Title :
Binaural Classification for Reverberant Speech Segregation Using Deep Neural Networks
Author :
Yi Jiang ; DeLiang Wang ; Runsheng Liu ; ZhenMing Feng
Author_Institution :
Dept. of Electron. Eng., Tsinghua Univ., Beijing, China
Abstract :
Speech signal degradation in real environments mainly results from room reverberation and concurrent noise. While human listening is robust in complex auditory scenes, current speech segregation algorithms do not perform well in noisy and reverberant environments. We treat the binaural segregation problem as binary classification, and employ deep neural networks (DNNs) for the classification task. The binaural features of the interaural time difference and interaural level difference are used as the main auditory features for classification. The monaural feature of gammatone frequency cepstral coefficients is also used to improve classification performance, especially when interference and target speech are collocated or very close to one another. We systematically examine DNN generalization to untrained spatial configurations.

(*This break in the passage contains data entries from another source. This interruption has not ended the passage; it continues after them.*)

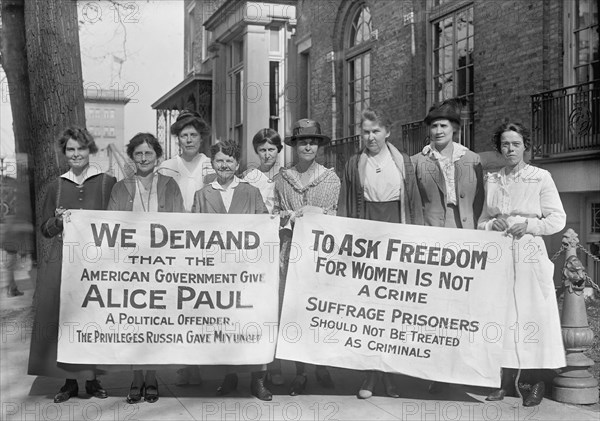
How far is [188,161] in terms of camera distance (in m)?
5.63

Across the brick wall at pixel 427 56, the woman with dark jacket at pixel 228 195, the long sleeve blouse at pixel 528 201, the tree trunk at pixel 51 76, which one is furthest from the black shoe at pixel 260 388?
the brick wall at pixel 427 56

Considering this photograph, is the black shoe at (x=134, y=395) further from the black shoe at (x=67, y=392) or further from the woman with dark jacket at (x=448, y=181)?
the woman with dark jacket at (x=448, y=181)

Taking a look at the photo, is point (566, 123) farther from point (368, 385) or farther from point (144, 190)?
point (144, 190)

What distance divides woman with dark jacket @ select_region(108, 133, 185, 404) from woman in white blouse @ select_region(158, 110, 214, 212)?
363mm

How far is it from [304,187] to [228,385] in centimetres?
163

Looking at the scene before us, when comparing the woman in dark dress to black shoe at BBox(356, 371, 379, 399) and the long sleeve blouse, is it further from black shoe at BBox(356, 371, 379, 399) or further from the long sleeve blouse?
the long sleeve blouse

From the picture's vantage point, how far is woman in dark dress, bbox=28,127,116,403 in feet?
16.3

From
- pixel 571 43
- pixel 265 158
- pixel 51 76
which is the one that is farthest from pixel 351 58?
pixel 265 158

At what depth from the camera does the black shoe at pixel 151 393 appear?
498 centimetres

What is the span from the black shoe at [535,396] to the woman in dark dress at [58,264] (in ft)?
10.3

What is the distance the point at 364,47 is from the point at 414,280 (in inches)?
455

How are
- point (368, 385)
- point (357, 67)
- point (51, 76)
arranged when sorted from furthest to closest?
point (357, 67) < point (51, 76) < point (368, 385)

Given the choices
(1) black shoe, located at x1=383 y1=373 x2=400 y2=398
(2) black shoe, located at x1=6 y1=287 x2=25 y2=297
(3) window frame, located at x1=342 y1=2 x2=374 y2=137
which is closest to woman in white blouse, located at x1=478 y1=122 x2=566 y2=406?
(1) black shoe, located at x1=383 y1=373 x2=400 y2=398

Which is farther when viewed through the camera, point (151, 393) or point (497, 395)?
point (497, 395)
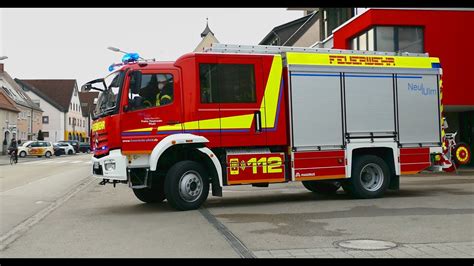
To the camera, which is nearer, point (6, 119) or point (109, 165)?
point (109, 165)

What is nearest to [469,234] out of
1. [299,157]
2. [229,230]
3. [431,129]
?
[229,230]

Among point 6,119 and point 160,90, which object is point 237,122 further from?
point 6,119

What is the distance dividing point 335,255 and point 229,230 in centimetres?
233

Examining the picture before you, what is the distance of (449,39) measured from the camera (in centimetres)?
2089

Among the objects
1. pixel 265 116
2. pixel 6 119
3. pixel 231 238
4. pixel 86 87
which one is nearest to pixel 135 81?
pixel 86 87

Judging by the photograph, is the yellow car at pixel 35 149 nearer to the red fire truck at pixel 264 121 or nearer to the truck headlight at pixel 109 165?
the red fire truck at pixel 264 121

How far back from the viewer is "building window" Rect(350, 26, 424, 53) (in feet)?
68.3

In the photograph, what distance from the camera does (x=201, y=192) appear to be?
34.5 feet

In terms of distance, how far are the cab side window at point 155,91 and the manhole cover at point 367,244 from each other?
4.85 metres

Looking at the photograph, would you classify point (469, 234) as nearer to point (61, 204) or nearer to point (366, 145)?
point (366, 145)

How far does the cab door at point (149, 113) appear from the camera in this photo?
1014 cm

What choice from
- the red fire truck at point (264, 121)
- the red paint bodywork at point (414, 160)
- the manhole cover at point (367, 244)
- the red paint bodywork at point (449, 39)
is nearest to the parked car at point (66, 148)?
the red paint bodywork at point (449, 39)

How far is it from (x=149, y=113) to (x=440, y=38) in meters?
14.8

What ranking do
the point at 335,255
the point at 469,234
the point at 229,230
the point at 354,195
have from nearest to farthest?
the point at 335,255 < the point at 469,234 < the point at 229,230 < the point at 354,195
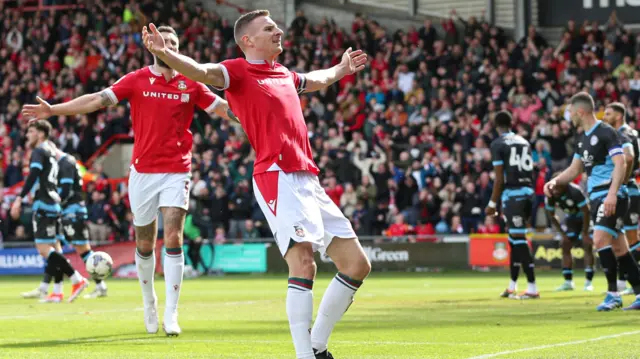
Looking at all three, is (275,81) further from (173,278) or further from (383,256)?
(383,256)

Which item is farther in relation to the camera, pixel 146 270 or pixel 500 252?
pixel 500 252

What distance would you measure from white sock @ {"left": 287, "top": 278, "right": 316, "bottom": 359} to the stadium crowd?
65.9 feet

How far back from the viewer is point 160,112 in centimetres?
1083

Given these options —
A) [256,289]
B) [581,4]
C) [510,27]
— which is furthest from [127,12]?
[256,289]

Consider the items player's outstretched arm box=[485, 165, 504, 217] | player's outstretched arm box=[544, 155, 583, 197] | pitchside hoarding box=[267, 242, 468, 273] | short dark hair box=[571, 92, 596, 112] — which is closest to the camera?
short dark hair box=[571, 92, 596, 112]

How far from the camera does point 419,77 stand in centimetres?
3222

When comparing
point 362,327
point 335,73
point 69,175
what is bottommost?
point 362,327

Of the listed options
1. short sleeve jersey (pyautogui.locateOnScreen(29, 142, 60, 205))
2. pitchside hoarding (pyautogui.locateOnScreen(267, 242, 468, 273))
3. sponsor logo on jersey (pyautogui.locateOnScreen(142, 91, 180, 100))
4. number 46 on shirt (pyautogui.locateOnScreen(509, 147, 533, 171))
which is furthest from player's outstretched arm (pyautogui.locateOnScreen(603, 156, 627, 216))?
pitchside hoarding (pyautogui.locateOnScreen(267, 242, 468, 273))

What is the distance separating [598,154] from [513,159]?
9.97 feet

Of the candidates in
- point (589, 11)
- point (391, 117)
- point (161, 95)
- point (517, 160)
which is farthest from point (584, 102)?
point (589, 11)

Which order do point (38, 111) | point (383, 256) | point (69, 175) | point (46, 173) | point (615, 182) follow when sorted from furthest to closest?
point (383, 256), point (69, 175), point (46, 173), point (615, 182), point (38, 111)

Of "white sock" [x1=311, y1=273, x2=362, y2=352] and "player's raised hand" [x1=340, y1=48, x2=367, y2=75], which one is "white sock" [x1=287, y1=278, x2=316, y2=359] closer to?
"white sock" [x1=311, y1=273, x2=362, y2=352]

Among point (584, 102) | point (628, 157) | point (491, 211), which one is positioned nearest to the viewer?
point (584, 102)

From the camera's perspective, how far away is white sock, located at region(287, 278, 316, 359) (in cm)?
708
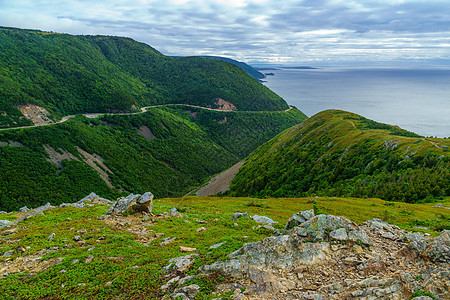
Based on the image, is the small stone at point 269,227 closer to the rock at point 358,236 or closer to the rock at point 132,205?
the rock at point 358,236

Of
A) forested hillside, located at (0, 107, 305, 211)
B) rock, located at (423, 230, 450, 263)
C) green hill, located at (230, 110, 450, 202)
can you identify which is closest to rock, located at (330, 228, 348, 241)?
rock, located at (423, 230, 450, 263)

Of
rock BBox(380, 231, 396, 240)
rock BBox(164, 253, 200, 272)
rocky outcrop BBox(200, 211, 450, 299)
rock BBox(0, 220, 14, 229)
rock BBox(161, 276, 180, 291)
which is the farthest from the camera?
rock BBox(0, 220, 14, 229)

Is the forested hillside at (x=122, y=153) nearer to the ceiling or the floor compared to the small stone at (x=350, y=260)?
nearer to the floor

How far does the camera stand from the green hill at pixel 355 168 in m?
32.9

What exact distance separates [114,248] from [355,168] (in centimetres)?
4348

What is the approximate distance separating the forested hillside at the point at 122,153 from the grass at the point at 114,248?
1991 inches

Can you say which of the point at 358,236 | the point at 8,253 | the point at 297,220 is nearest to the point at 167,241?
the point at 297,220

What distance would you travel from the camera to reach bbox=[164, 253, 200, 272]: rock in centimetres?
1237

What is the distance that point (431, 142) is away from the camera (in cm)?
4044

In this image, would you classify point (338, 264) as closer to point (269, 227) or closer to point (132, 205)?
point (269, 227)

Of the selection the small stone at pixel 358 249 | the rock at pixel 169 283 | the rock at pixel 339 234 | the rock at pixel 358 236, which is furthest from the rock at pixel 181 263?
the rock at pixel 358 236

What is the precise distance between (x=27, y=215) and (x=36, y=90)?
134 metres

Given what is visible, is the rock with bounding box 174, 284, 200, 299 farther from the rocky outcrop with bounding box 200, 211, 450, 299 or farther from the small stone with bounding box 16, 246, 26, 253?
the small stone with bounding box 16, 246, 26, 253

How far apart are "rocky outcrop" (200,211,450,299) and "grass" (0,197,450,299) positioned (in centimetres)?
162
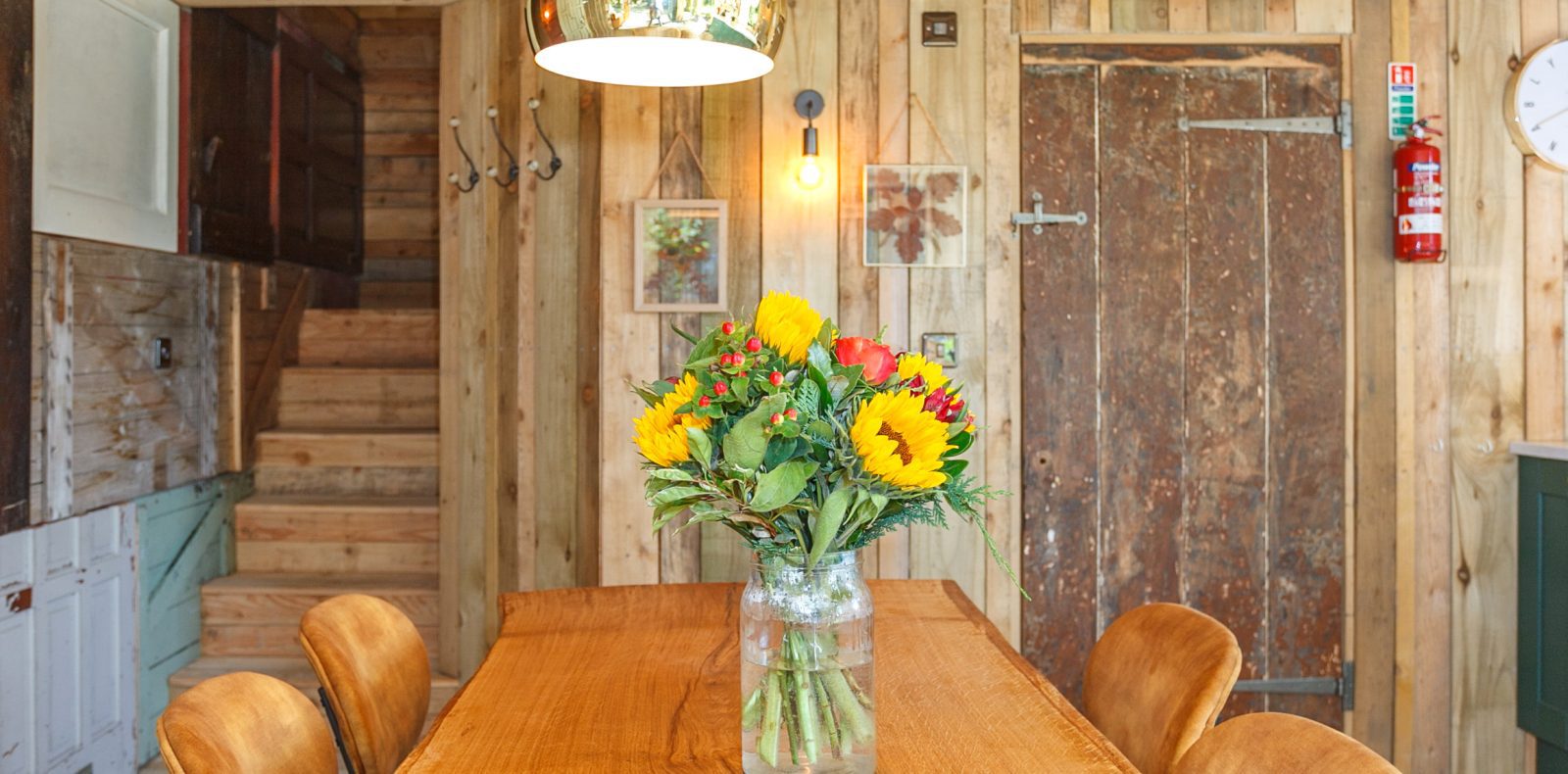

Evaluations and comparisons show that DNN-based binaural classification produces superior segregation performance in a variety of multisource and reverberant conditions.
Keywords :
neural nets; signal classification; speech processing; DNN-based binaural classification; concurrent noise; deep neural networks; gammatone frequency cepstral coefficients; interaural level difference; interaural time difference; reverberant speech segregation algorithm; room reverberation; speech signal degradation; Azimuth; Feature extraction; Interference; Signal to noise ratio; Speech; Training; Binary classification; computational auditory scene analysis (CASA); deep neural networks (DNNs); room reverberation; speech segregation;
Journal_Title :
Audio, Speech, and Language Processing, IEEE/ACM Transactions on
DOI :
10.1109/TASLP.2014.2361023